▶ **PAGE EXTRACT**
****************************************
Alabama Rules of Civil Procedure

VIII. PROVISIONAL AND FINAL REMEDIES AND SPECIAL PROCEEDINGS

Rule 71. Process in behalf of and against persons not parties

When an order is made in favor of a person who is not a party to the action, other than a creditor of a party to a divorce proceeding, that person may enforce obedience to the order by the same process as if that person were a party; and when obedience to an order may be lawfully enforced against a person who is not a party, that person is liable to the same process for enforcing obedience to the order as a party.

(dc) District court rule. Rule 71 does not apply in the district courts.

[Amended eff. 10-1-95.]

Committee Comments on 1973 Adoption

The rule is very similar to Federal Rule 71. Though Alabama has no general statutory counterpart, the existence of such a general principle, that court orders are fully enforceable in favor of and against all persons who are properly affected thereby even though technically not parties to the action, seems to have been taken for granted by Alabama courts in many instances.
****************************************
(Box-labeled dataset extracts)
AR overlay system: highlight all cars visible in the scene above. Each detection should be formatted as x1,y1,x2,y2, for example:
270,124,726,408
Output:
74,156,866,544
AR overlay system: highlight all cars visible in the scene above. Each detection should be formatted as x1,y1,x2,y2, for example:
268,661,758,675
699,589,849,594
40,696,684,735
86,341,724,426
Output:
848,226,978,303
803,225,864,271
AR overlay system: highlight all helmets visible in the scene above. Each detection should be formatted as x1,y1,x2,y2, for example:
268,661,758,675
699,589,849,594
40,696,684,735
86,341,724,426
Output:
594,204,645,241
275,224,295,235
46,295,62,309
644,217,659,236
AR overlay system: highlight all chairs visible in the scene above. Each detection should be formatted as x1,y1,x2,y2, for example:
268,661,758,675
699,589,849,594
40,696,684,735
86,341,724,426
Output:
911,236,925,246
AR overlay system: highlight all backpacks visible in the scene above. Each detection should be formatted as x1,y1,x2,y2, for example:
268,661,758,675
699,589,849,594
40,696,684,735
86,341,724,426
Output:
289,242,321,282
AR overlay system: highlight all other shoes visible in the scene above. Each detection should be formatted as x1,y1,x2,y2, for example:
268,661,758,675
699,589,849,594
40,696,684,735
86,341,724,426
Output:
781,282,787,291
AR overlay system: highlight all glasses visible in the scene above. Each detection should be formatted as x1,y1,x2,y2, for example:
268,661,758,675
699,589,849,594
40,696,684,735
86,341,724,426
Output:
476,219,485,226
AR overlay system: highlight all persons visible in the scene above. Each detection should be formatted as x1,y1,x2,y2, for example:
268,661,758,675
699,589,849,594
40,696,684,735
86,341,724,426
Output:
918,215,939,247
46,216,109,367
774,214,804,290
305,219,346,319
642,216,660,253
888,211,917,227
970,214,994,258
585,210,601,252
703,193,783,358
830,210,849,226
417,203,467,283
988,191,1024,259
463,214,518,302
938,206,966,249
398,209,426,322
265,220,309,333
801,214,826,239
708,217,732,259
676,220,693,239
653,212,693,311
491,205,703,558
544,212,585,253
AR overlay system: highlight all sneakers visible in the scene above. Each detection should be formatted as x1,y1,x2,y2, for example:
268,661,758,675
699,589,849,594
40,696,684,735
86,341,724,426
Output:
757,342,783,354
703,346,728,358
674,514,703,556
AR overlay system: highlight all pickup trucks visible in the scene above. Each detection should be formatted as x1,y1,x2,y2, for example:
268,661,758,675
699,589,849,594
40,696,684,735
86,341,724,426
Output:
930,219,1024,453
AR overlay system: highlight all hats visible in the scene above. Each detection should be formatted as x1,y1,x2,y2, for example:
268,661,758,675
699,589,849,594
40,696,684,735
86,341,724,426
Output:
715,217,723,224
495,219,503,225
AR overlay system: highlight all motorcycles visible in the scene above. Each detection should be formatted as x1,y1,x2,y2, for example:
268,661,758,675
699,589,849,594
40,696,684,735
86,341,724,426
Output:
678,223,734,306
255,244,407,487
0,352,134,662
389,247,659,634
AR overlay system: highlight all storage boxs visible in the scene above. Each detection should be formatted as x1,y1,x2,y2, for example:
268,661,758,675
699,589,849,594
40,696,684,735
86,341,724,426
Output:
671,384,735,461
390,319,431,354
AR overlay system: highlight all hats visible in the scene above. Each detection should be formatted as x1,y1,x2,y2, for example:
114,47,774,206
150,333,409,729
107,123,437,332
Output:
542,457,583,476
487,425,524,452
****************************************
▶ **EXERCISE SET**
A. Repeat the passage of the Alabama civil procedure rule text from "Alabama Rules of" up to and including "as a party.".
B. In one to three sentences, state the general principle that the committee comments in the Alabama civil procedure rule text say Rule 71 reflects, and how Alabama courts have treated that principle.
C. Go on with the Alabama civil procedure rule text from the point where it stops.

▶ **EXPECTED RESULTS**
A.
Alabama Rules of Civil Procedure

VIII. PROVISIONAL AND FINAL REMEDIES AND SPECIAL PROCEEDINGS

Rule 71. Process in behalf of and against persons not parties

When an order is made in favor of a person who is not a party to the action, other than a creditor of a party to a divorce proceeding, that person may enforce obedience to the order by the same process as if that person were a party; and when obedience to an order may be lawfully enforced against a person who is not a party, that person is liable to the same process for enforcing obedience to the order as a party.

B. The principle is that court orders are fully enforceable in favor of and against all persons properly affected by them, even if those persons are not technically parties to the action. Alabama has no general statute stating it, but Alabama courts seem in many instances to have taken it for granted.

C.
The rule does not change existing law as to when persons not parties to an action may be proceeded against by court process. It merely provides that when there is such a right—e.g., Ex parte State, 162 Ala. 181, 50 So. 143 (1909)—the court’s process may be enforced against them in the same manner and to the same extent as if they were in fact parties.

See generally 7 Moore’s Federal Practice, ¶¶ 71.02-71.04 (2d ed.1971).

This rule has been drawn so as to specifically exclude creditor of a party in a divorce proceeding. For example, should the court order the husband to pay for certain appliances to be used by the ex-wife, the vendor of the appliances would not be entitled to take advantage of this rule. To permit this Rule to apply in such an instance would further complicate an already difficult proceeding.

Committee Comments to October 1, 1995, Amendment to Rule 71

The amendment is technical. No substantive change is intended.